### Input material
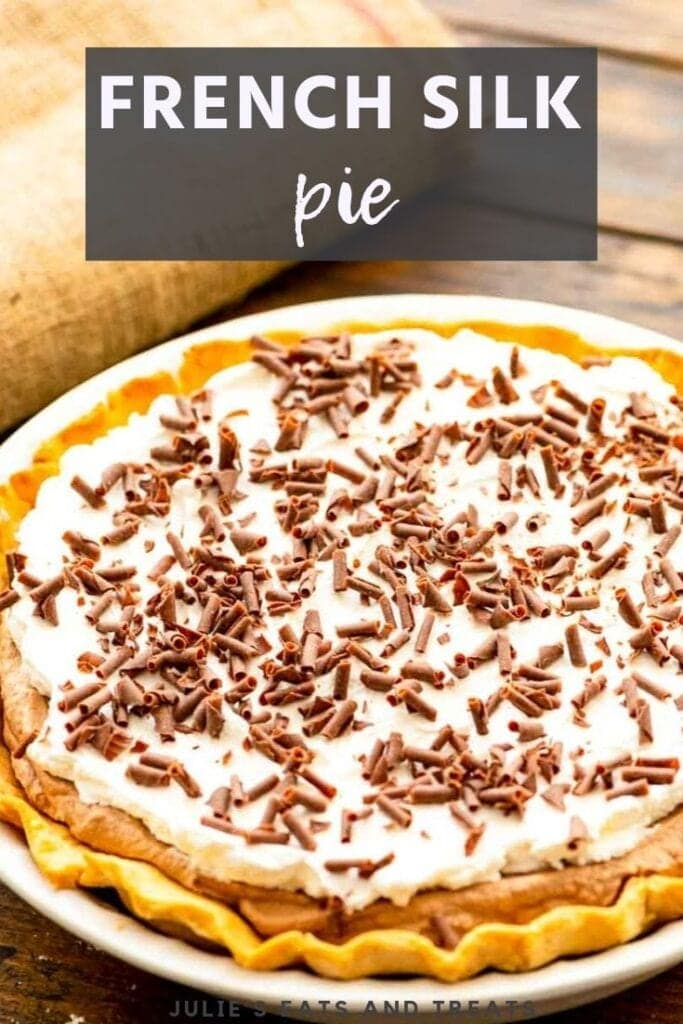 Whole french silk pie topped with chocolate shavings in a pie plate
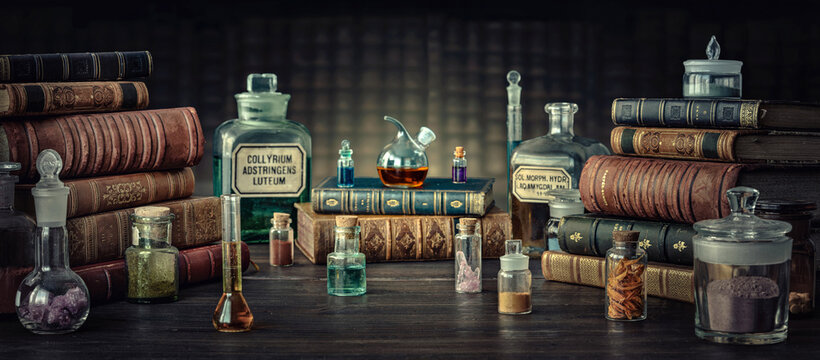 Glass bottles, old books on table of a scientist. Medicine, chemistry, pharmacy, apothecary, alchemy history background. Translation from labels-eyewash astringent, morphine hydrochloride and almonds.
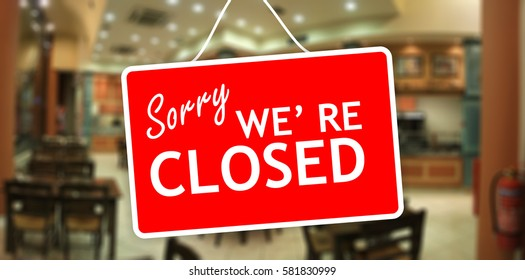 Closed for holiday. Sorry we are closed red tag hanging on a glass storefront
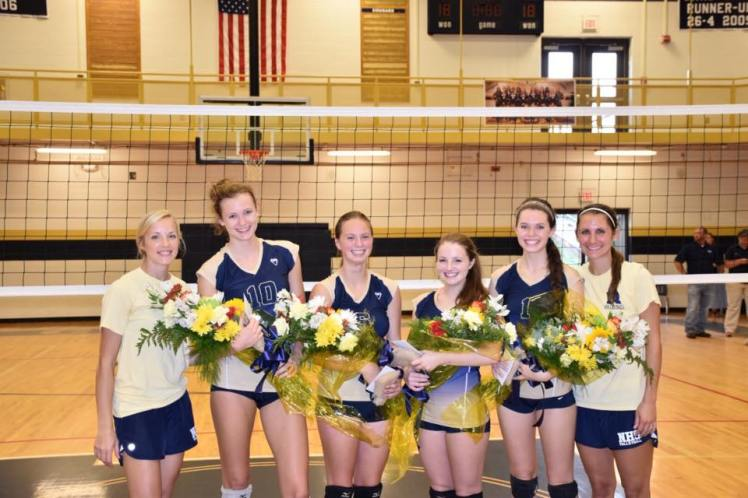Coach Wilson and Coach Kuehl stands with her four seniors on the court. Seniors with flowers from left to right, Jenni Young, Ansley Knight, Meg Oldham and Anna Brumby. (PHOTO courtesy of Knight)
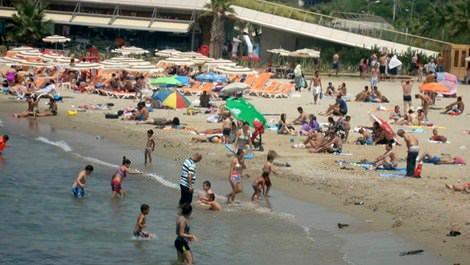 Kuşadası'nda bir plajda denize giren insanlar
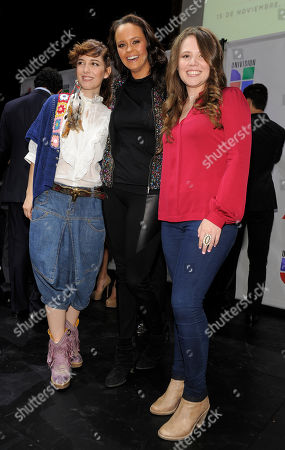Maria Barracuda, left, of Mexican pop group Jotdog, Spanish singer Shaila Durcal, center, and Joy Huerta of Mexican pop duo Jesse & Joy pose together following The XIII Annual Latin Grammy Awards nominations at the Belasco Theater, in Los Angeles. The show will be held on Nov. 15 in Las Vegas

### Work required
Would you reproduce the records exactly as they stand, but without the pictures?

### Response to the exercise
 Whole french silk pie topped with chocolate shavings in a pie plate
 Glass bottles, old books on table of a scientist. Medicine, chemistry, pharmacy, apothecary, alchemy history background. Translation from labels-eyewash astringent, morphine hydrochloride and almonds.
 Closed for holiday. Sorry we are closed red tag hanging on a glass storefront
Coach Wilson and Coach Kuehl stands with her four seniors on the court. Seniors with flowers from left to right, Jenni Young, Ansley Knight, Meg Oldham and Anna Brumby. (PHOTO courtesy of Knight)
 Kuşadası'nda bir plajda denize giren insanlar
Maria Barracuda, left, of Mexican pop group Jotdog, Spanish singer Shaila Durcal, center, and Joy Huerta of Mexican pop duo Jesse & Joy pose together following The XIII Annual Latin Grammy Awards nominations at the Belasco Theater, in Los Angeles. The show will be held on Nov. 15 in Las Vegas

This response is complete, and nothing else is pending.